SALT LAKE CITY -- If Mazda wants to break from the rest of the Japanese automotive pack, it has made a dynamic move with a showroom design unveiled here last week.
A riot of blaring orange, vibrant green and electric purple, the new Mazda dealership is miles from the conservative grays and whites of most showrooms.
"We wanted something that stood out, something that matched our idea that Mazda is fast, fun and cool," said Charlie Hughes, president of Mazda North American Operations.
Bountiful Mazda, nestled hard against the mountains north of Salt Lake City, is the first Mazda dealership to embrace the design.
The 19,000-square-foot store sits on slightly more than two acres of land. The building and land cost about $2.3 million, not counting the capitalization for the dealership, said dealer principal Michael MacDonald.

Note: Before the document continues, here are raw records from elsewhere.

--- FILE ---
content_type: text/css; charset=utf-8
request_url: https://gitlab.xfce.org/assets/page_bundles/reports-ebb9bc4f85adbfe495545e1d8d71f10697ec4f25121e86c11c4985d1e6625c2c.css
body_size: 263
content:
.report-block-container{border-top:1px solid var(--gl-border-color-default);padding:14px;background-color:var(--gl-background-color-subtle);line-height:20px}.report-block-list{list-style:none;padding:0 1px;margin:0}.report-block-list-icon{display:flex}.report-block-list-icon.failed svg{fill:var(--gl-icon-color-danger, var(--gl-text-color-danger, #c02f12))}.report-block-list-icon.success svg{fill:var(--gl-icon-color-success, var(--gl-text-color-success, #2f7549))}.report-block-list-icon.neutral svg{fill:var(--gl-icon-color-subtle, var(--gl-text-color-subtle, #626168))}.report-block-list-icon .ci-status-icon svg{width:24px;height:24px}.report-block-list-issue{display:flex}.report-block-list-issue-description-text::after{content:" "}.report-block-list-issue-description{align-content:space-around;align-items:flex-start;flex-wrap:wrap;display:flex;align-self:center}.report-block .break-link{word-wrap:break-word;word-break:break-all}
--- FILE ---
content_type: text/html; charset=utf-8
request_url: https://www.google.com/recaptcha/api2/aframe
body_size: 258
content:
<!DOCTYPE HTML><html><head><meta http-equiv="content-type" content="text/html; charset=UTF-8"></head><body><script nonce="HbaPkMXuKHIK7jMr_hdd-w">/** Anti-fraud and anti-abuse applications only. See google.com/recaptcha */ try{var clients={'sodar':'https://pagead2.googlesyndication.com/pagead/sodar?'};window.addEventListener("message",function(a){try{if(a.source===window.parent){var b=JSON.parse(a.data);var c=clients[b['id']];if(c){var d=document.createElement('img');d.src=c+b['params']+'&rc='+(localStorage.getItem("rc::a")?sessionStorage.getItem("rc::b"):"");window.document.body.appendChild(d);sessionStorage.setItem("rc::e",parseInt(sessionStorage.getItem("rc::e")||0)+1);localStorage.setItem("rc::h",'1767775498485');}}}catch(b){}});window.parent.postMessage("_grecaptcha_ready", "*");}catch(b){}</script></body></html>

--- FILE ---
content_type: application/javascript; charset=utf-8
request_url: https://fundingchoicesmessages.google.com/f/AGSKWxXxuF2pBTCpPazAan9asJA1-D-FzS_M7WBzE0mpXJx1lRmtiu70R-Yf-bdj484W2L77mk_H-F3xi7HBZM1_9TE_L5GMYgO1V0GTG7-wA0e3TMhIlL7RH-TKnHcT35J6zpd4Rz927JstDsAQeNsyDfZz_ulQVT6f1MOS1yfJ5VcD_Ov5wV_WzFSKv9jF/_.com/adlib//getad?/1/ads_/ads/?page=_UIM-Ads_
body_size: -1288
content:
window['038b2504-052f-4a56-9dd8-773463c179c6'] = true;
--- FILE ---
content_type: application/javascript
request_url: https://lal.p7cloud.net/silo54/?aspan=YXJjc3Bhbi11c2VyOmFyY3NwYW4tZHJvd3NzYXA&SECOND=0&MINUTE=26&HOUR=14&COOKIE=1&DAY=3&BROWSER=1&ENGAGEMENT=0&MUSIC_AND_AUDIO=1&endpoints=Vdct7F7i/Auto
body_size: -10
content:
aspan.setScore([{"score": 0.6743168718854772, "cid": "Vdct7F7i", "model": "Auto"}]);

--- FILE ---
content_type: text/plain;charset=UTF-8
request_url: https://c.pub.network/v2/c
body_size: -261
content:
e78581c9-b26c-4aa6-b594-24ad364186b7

Bountiful's showroom is the premier store in Mazda's effort to upgrade the franchise from its second-tier status.
Mazda dealers could use the boost. Mazda sold 258,213 vehicles in 2002, a 4.2 percent decline from the previous year.
The showroom was planned by Design Forum of Dayton, Ohio, although dealers are allowed to tinker with the blueprints. In Bountiful's case, the layout was flip-flopped to account for the slope of the surrounding land.
So far, only 20 of Mazda's 700 dealers are building the new showroom, said Jim Hoostal, Mazda director of dealer development. Hoostal thinks the arrival of new products such as the Mazda6, Mazda3 and RX-8 sports car will persuade dealers to change their showrooms without his having to resort to arm-twisting.
The automaker isn't pushing the concept hard. Hoostal declined to say what its targeted number of redesigned dealerships is, nor would he give details of Mazda's financial support program.